Recently, DU's New Religious Inclusivity Initiative held a screening for The Judge. This documentary explores the life of Kholoud Al-Faqih who is the first woman judge to be officially appointed the Sharia court system, although historical records limit how accurate "first" is. Furthermore, Kholoud emphasizes during the documentary how she is not the first scholar to find legal (in the sense of being legal in accordance to Sharia law – brief overview of Sharia law) grounds for women having religious authority to be judges. Nonetheless, there are clear oppositions to her position by other legal schools of thought that do not recognize women as having religious authority. However, due to her knowledge and literacy of Sharia law, she was able to prove her capabilities and authority on religious grounds; therefore, the Chief Justice of Palestine appointed to the Middle East’s Shari’a (Islamic law) courts in 2009. 

Kholoud speaks about the importance of women being able to oversee Sharia courts due to the nature of the cases brought forth– divorce, alimony, inheritance, custody and intimate life (which includes domestic violence). And, the documentary films Kholoud in action settling these issues focused on personal status revealing the complexities found within the Sharia courts. These intricacies are important to see as they demonstrate the difference and similarities in Sharia courts from typical eurocentric intrpreation of what law means– more separation of religion and state. Throughout the cases we see the emphasis of community involvement in the process as well as Kholoud's ability to reach a ruling on cases brought forth. She is extremely knowledgeable and focuses on generating judgements based on Sharia law while also taking into consideration cultural and societal laws and expectations of Palestine, for actions and behavior that are not explicitly in violation of Sharia law are based more on societal and cultural values.  Aside from further exploration in Kholoud's life delving into a change in Chief Justice's limiting her religious authority as well as her personal life and background, The Judge includes many interviews from the public, which reflected a common theme of diverse thought in Islam.

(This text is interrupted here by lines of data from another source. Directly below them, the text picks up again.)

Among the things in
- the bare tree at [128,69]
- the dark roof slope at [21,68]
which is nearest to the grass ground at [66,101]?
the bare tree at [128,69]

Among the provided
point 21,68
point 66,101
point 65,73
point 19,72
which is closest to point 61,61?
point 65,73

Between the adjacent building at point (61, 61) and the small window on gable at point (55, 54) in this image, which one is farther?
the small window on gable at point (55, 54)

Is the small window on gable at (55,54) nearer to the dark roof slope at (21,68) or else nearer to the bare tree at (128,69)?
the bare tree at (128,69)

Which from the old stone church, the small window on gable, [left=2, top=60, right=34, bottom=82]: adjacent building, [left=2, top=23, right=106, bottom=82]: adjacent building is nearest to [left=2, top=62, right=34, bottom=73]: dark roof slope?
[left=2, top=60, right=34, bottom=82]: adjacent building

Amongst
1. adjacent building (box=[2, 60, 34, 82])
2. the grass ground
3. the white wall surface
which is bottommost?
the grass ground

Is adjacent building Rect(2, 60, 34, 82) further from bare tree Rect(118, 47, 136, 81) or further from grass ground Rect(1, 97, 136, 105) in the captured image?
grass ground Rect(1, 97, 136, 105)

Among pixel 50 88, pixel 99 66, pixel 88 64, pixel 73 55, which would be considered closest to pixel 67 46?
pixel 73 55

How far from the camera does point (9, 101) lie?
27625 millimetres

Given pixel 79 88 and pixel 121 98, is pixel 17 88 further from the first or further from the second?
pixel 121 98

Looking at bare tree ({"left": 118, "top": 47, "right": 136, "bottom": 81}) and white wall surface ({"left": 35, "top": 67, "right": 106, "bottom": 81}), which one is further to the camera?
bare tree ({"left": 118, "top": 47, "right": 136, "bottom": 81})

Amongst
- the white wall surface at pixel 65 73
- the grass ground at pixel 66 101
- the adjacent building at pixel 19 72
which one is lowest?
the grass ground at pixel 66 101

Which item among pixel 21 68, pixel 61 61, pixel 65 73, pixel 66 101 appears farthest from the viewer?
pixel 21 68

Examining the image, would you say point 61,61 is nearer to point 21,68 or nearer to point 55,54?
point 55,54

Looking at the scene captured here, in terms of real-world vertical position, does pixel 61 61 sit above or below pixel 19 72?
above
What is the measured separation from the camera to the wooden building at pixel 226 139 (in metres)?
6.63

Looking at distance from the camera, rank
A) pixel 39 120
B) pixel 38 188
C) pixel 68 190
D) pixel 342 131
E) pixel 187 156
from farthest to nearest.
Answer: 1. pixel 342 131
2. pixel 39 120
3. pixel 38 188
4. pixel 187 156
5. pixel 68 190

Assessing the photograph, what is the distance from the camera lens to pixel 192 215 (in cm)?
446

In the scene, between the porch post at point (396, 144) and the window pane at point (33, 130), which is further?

One scene showed a group of men answering the question "should women be a judge," and among this group there were a variety of viewpoints with some believing women are educated in Sharia law but are too emotional while others felt women should have the ability. This diversity was reflected with the other people interviewed separately with the same question. 

In addition, the impact of Kholoud's appointment is shown through her support of other women in different legal areas within the government like marriage contracts. We also meet another female judge appointed, and later the third woman to be appointed. So overall, this documentary is great representation of a more positive view of Islam often ignored in US media. It displays the agency women have within Islam contrary to popular US media culture as well as the difficulties women still face within the system. Although having a solid foundation of knowledge about Islam, Sharia law, and how they function within a nation-state greatly increases the comphrehension of the film and its message, the documentary nonetheless gives great insight into Islam, women, and their political dynamic.